[Document passage]

28 U.S.C. 2255 para. 8. Thus, for a previously unavailable new rule of constitutional law to be raised in a second or successive habeas application after AEDPA, the sole requirement is that the rule have been “made retroactive to cases on collateral review by the Supreme Court.” Id.
While it is clear that the retroactivity determination for second or successive habeas applications belongs wholly to the Supreme Court, AEDPA provides no guidance regarding when or how the Court “makes” a rule retroactive. The government argues section 2255 requires an actual retroactive application of a new rule by the Court, or specific language by the Court to that effect. See, e.g., In re Vial, 115 F.3d at 1197 (“[A] new rule of constitutional law has been ‘made retroactive to cases on collateral review by the Supreme Court’ within the meaning of 2255 only when the Supreme Court declares the collateral availability of the rule in question, either by explicitly so stating or by applying the rule in a collateral proceeding.”). Mr. Browning claims the statutory language is not so limited, and that the Supreme Court has “made” a case retroactive if the principles of Teague are met in a given case, as determined by the circuit deciding the issue.
Mr. Browning relies upon West v. Vaughn, 204 F.3d 53, 59-61 (3rd Cir. 2000), in which the Third Circuit held that “made retroactive” is a broad phrase which can be met whenever the Supreme Court’s jurisprudence makes clear that a new rule should be applied retroactively. In West, the Third Circuit applied Teague and held a new rule retroactive after the Supreme Court declared in a direct appeal that violation of the rule would be considered structural error. See id. at 60. The Ninth Circuit also recently held a new rule to be retroactive under Teague, determining that “Congress incorporated Teague’s retroactivity analysis” when enacting AEDPA. Flowers v. Walter, 239 F.3d 1096, 1102-03, 1107-08 (9th Cir. Feb. 9, 2001) (per curiam). Other circuit courts have disagreed with this approach, holding that the Supreme Court must specifically hold a new rule to be retroactive before the new rule can be invoked in second or successive habeas applications. See, e.g., In re Tatum, 233 F.3d 857, 859 (5th Cir. 2000) (per curiam); Rodgers v. United States, 229 F.3d 704, 706 (8th Cir. 2000) (per curiam); Talbott v. Indiana, 226 F.3d 866, 868-69 (7th Cir. 2000); In re Joshua, 224 F.3d 1281, 1283 (11th Cir. 2000) (per curiam); Sustache-Rivera v. United States, 221 F.3d 8, 15 (1st Cir. 2000); In re Vial, 115 F.3d at 1197.2
We agree with those circuits holding that section 2255 requires us to await some specific guidance by the Supreme Court, rather than to apply Teague’s retroactivity analysis, before we may grant leave to proceed with second or successive habeas applications which rely on new rules of constitutional law. AEDPA was intended to streamline the habeas application process, and our role as gatekeeper is a limited one. Analyzing the Court’s body of jurisprudence with regard to each new rule of constitutional law would be inconsistent with this limited role and could lead to unnecessarily varied results among the circuits. We therefore must look for specific guidance from the Court in considering whether Apprendi has been made retroactive to cases on collateral review.

[/Document passage]
[Recorded information]

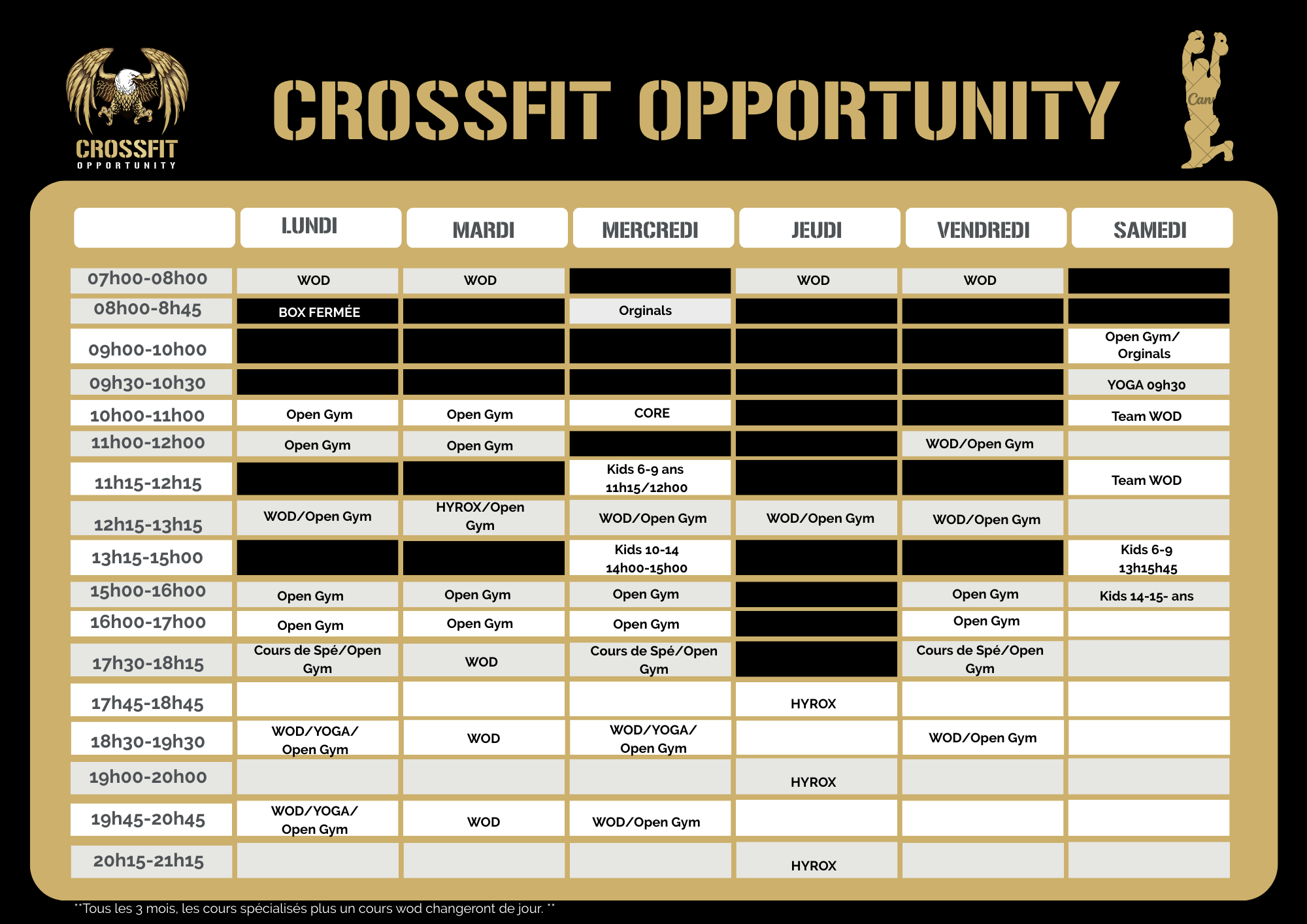 CROSSFIT OPPORTUNITY

CROSSFIT OPPORTUNITY

Can

| | LUNDI | MARDI | MERCREDI | JEUDI | VENDREDI | SAMEDI |
|---|---|---|---|---|---|---|
| 07h00-08h00 | WOD | WOD | | WOD | WOD | |
| 08h00-8h45 | BOX FERMÉE | | Orginals | | | |
| 09h00-10h00 | | | | | | Open Gym/ Orginals |
| 09h30-10h30 | | | | | | YOGA 09h30 |
| 10h00-11h00 | Open Gym | Open Gym | CORE | | | Team WOD |
| 11h00-12h00 | Open Gym | Open Gym | | | WOD/Open Gym | |
| 11h15-12h15 | | | Kids 6-9 ans 11h15/12h00 | | | Team WOD |
| 12h15-13h15 | WOD/Open Gym | HYROX/Open Gym | WOD/Open Gym | WOD/Open Gym | WOD/Open Gym | |
| 13h15-15h00 | | | Kids 10-14 14h00-15h00 | | | Kids 6-9 13h15h45 |
| 15h00-16h00 | Open Gym | Open Gym | Open Gym | | Open Gym | Kids 14-15- ans |
| 16h00-17h00 | Open Gym | Open Gym | Open Gym | | Open Gym | |
| 17h30-18h15 | Cours de Spé/Open Gym | WOD | Cours de Spé/Open Gym | | Cours de Spé/Open Gym | |
| 17h45-18h45 | | | | HYROX | | |
| 18h30-19h30 | WOD/YOGA/ Open Gym | WOD | WOD/YOGA/ Open Gym | | WOD/Open Gym | |
| 19h00-20h00 | | | | HYROX | | |
| 19h45-20h45 | WOD/YOGA/ Open Gym | WOD | WOD/Open Gym | | | |
| 20h15-21h15 | | | | HYROX | | |

**Tous les 3 mois, les cours spécialisés plus un cours wod changeront de jour. **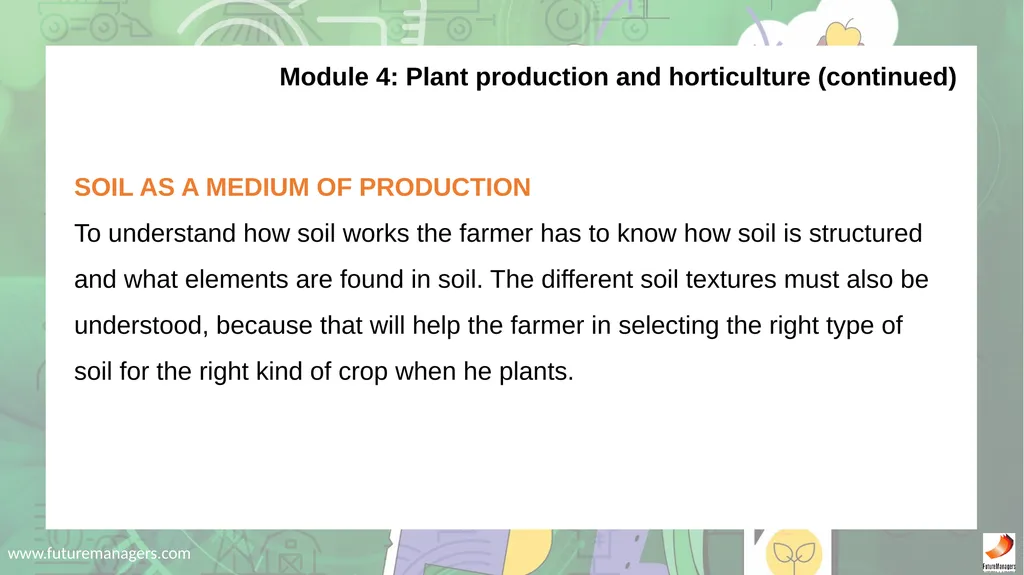 Module 4: Plant production and horticulture (continued)

SOIL AS A MEDIUM OF PRODUCTION
To understand how soil works the farmer has to know how soil is structured and what elements are found in soil. The different soil textures must also be understood, because that will help the farmer in selecting the right type of soil for the right kind of crop when he plants.

www.futuremanagers.com

FutureManagers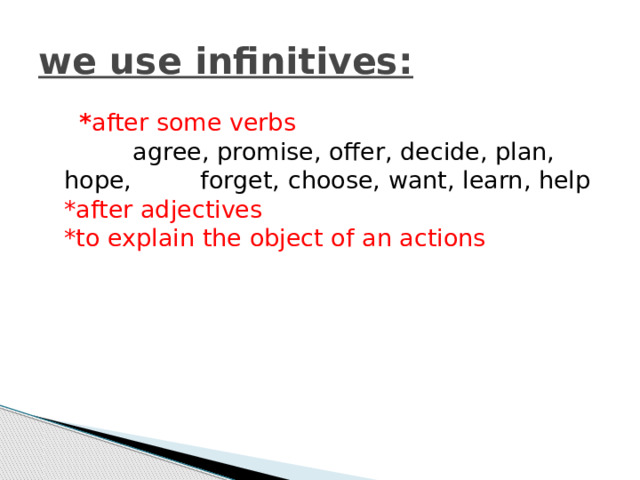 we use infinitives:

*after some verbs
agree, promise, offer, decide, plan, hope, forget, choose, want, learn, help
*after adjectives
*to explain the object of an actions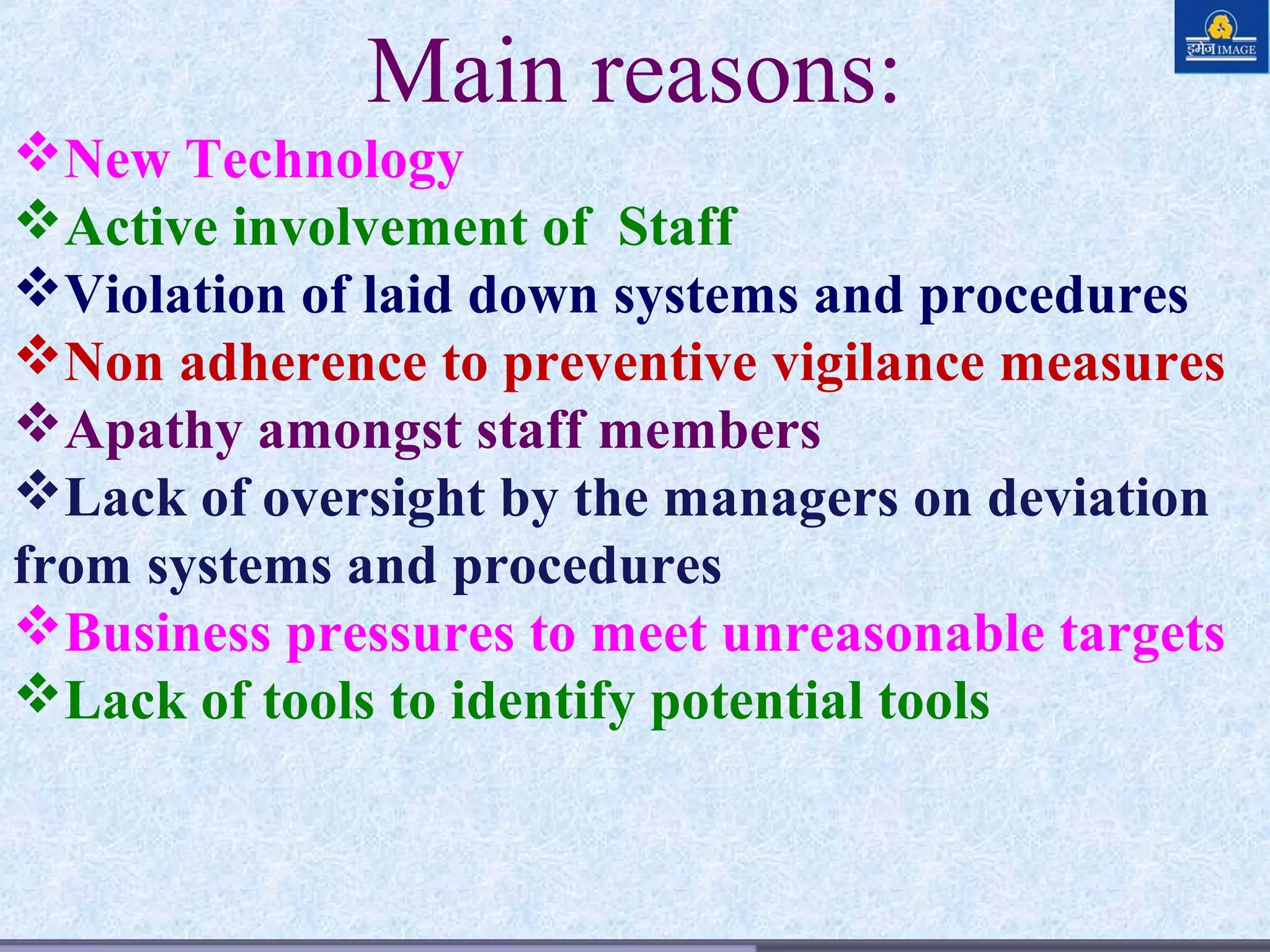 इमेज IMAGE

Main reasons:

❖New Technology
❖Active involvement of Staff
❖Violation of laid down systems and procedures
❖Non adherence to preventive vigilance measures
❖Apathy amongst staff members
❖Lack of oversight by the managers on deviation from systems and procedures
❖Business pressures to meet unreasonable targets
❖Lack of tools to identify potential tools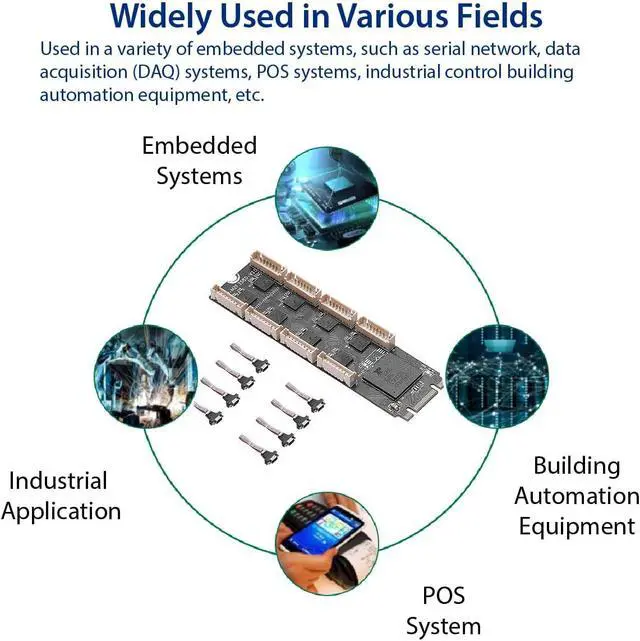 Widely Used in Various Fields

Used in a variety of embedded systems, such as serial network, data acquisition (DAQ) systems, POS systems, industrial control building automation equipment, etc.

Embedded
Systems

Industrial
Application

Building
Automation
Equipment

POS
System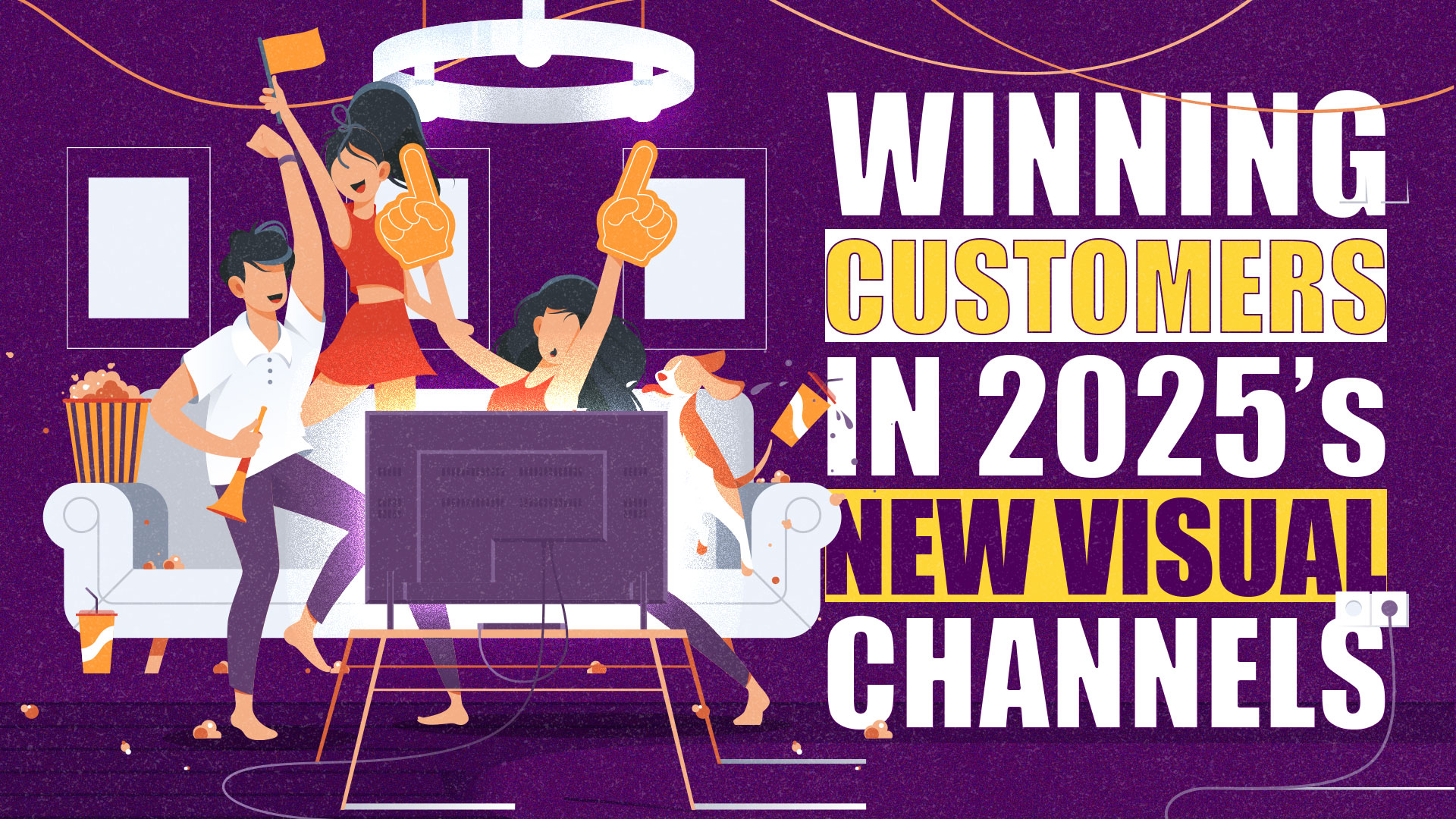 WINNING CUSTOMERS IN 2025's NEW VISUAL CHANNELS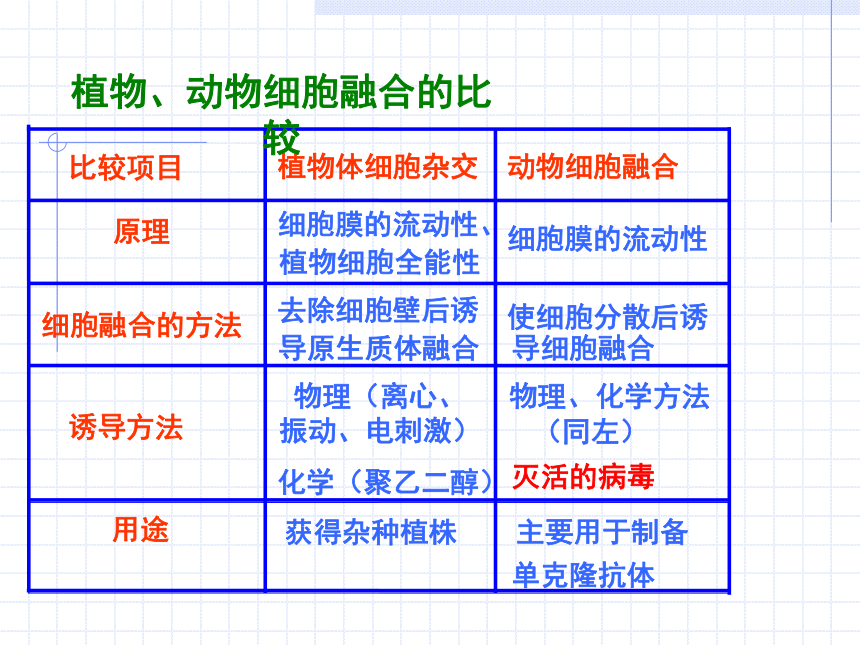 植物、动物细胞融合的比较

| 比较项目 | 植物体细胞杂交 | 动物细胞融合 |
|---|---|---|
| 原理 | 细胞膜的流动性、植物细胞全能性 | 细胞膜的流动性 |
| 细胞融合的方法 | 去除细胞壁后诱导原生质体融合 | 使细胞分散后诱导细胞融合 |
| 诱导方法 | 物理（离心、振动、电刺激） 化学（聚乙二醇） | 物理、化学方法（同左） 灭活的病毒 |
| 用途 | 获得杂种植株 | 主要用于制备单克隆抗体 |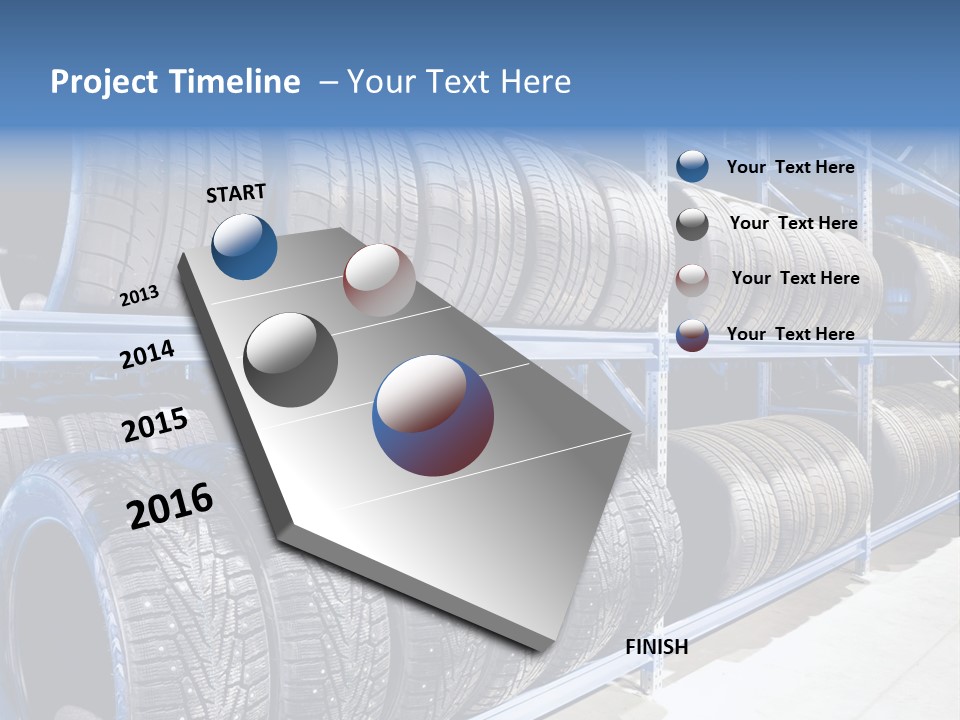 Project Timeline – Your Text Here

START

2013

2014

2015

2016

FINISH

Your Text Here

Your Text Here

Your Text Here

Your Text Here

[/Recorded information]

* What is needed
Please summarize the court opinion excerpt in three sentences.

* Reply to the task
Under 28 U.S.C. 2255, a new rule of constitutional law can be raised in a second or successive habeas application only if the Supreme Court has made it retroactive to cases on collateral review, but AEDPA gives no guidance on when or how the Court does so. The government argues that the Court must actually apply the rule retroactively or say so specifically, while Mr. Browning, relying on a Third Circuit decision, contends that a rule is made retroactive whenever the principles of Teague are met, as determined by the circuit deciding the issue. The court sides with the circuits that require specific guidance from the Supreme Court, since AEDPA was intended to streamline the habeas process and leaves the court a limited gatekeeping role, so it will look for such guidance on whether Apprendi has been made retroactive.